(DATA IN THIS EXERCISE)
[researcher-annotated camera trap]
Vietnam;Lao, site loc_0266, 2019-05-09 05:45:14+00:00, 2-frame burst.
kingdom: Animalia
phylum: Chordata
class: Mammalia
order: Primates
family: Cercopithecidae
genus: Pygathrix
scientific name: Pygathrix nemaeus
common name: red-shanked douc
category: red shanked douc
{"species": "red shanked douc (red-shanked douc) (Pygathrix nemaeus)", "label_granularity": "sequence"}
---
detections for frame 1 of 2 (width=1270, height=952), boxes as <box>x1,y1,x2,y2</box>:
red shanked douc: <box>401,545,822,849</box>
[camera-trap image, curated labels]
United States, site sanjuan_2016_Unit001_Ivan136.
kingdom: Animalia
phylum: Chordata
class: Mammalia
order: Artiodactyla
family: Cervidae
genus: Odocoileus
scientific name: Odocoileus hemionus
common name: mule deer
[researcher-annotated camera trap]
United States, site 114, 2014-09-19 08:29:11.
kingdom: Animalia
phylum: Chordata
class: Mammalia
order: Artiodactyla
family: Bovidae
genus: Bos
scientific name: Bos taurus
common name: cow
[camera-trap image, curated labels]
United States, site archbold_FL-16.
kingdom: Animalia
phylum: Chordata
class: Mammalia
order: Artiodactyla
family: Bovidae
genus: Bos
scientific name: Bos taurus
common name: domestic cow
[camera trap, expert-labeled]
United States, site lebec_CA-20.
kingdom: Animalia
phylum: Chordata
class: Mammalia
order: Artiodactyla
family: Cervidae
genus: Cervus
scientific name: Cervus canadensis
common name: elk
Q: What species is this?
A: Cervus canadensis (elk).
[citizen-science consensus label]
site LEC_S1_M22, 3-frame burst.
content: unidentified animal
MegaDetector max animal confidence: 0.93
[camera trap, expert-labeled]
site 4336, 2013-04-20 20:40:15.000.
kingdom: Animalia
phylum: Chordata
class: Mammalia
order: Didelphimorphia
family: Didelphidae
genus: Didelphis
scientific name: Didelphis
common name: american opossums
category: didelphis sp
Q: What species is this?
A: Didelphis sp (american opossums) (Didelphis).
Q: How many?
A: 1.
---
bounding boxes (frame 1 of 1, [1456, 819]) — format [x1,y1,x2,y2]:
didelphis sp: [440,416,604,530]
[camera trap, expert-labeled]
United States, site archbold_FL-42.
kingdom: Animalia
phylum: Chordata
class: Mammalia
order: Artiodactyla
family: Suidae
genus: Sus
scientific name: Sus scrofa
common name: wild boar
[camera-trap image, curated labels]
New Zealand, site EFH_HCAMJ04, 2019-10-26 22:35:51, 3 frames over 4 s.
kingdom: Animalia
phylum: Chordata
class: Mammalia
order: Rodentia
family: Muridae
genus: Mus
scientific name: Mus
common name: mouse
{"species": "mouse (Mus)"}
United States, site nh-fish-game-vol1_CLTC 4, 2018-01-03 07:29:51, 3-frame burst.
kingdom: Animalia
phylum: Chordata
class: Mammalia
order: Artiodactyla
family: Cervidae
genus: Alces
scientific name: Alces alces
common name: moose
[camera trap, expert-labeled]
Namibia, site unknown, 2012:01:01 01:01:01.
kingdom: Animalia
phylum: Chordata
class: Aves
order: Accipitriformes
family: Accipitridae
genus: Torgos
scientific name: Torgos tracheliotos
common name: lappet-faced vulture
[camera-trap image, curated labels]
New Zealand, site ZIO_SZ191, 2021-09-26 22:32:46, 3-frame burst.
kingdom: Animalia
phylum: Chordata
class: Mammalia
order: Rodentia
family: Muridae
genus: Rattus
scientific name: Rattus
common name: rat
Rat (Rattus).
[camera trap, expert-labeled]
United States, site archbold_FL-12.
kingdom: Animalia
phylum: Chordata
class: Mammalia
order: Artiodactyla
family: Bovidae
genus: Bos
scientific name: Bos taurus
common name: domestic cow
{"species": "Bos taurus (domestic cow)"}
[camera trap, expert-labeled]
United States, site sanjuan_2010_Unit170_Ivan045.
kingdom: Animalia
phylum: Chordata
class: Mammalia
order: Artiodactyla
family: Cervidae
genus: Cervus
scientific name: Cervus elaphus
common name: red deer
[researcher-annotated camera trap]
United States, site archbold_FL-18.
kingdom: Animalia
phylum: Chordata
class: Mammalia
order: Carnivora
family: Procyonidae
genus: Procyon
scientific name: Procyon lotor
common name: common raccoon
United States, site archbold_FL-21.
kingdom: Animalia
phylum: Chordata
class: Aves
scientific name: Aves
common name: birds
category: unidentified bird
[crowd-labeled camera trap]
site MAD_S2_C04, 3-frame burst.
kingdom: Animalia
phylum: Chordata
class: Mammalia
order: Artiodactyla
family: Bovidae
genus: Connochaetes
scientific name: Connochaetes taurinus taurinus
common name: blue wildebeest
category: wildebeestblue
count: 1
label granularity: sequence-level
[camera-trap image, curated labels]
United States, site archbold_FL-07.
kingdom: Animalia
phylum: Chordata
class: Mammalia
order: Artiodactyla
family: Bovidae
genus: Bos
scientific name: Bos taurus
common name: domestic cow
(End DATA IN THIS EXERCISE)
■ TASK DESCRIPTION: From the records above, return each line that includes "nemaeus".

■ SOLUTION TO THE PROBLEM:
scientific name: Pygathrix nemaeus
{"species": "red shanked douc (red-shanked douc) (Pygathrix nemaeus)", "label_granularity": "sequence"}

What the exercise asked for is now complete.